§ **Input data**:
----------------------------------------

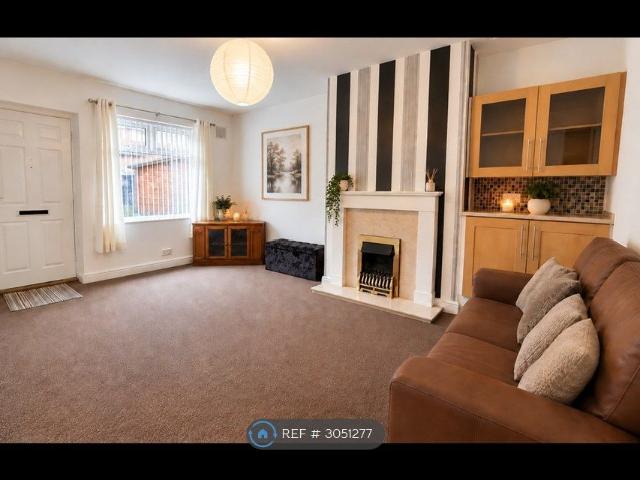 Adwick Place, Leeds LS4, 1 bed terraced house to rent, £895 pcm | PrimeLocation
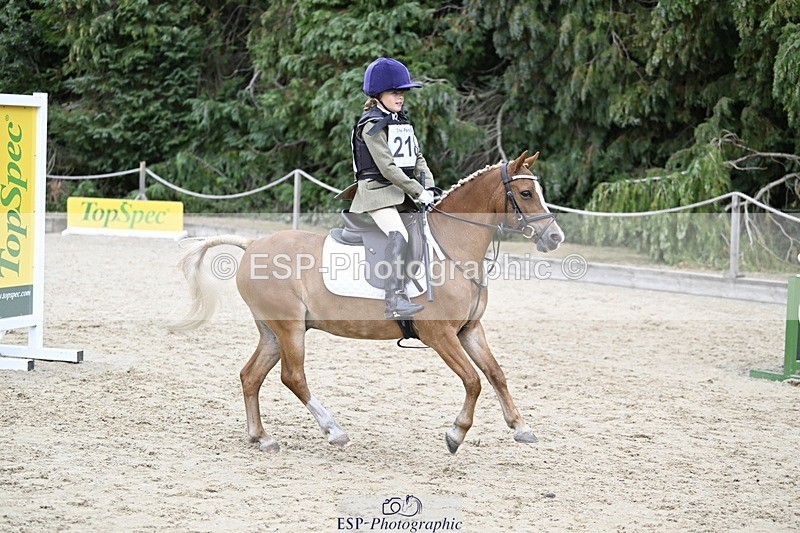 250820A-130822-06932 - Round 1, Start to 1.30pm Break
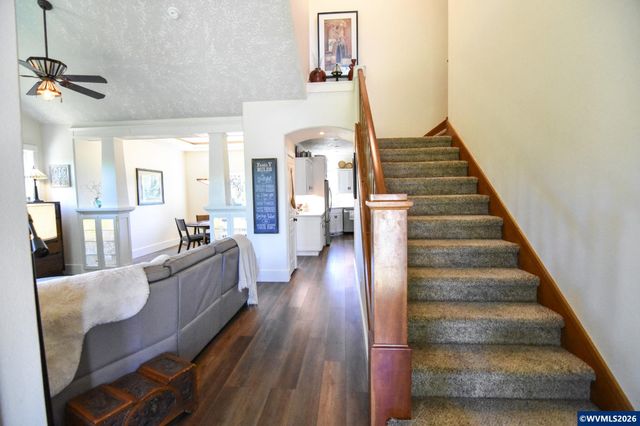 1664 Olympia Ct NW, Salem, OR 97304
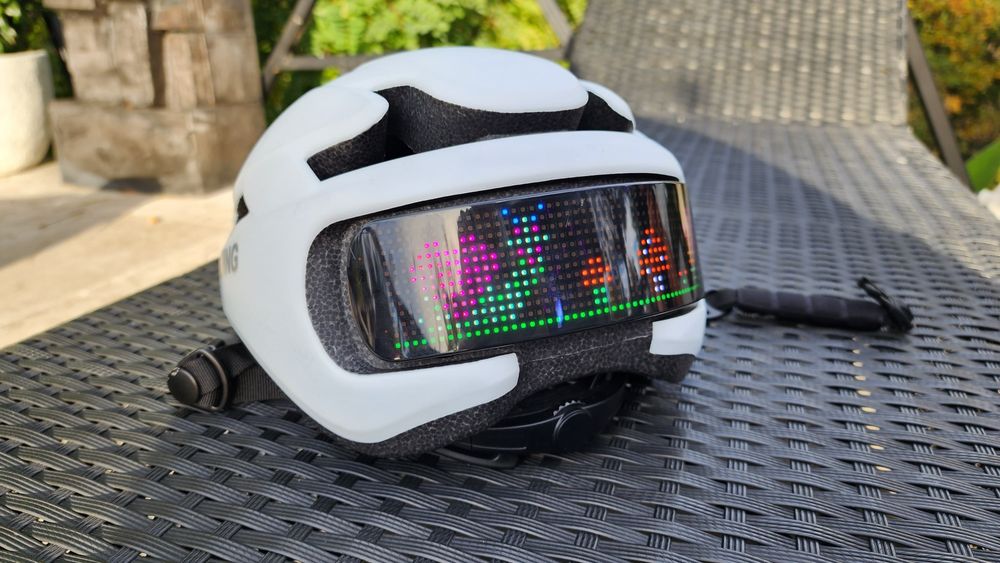 Vand trotineta electrica segway ninebot f3, cu cască.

----------------------------------------

§ **What needs to be done**:
From the first line to the last, set down the data exactly, without the pictures.

§ **Final answer**:
 Adwick Place, Leeds LS4, 1 bed terraced house to rent, £895 pcm | PrimeLocation
 250820A-130822-06932 - Round 1, Start to 1.30pm Break
 1664 Olympia Ct NW, Salem, OR 97304
 Vand trotineta electrica segway ninebot f3, cu cască.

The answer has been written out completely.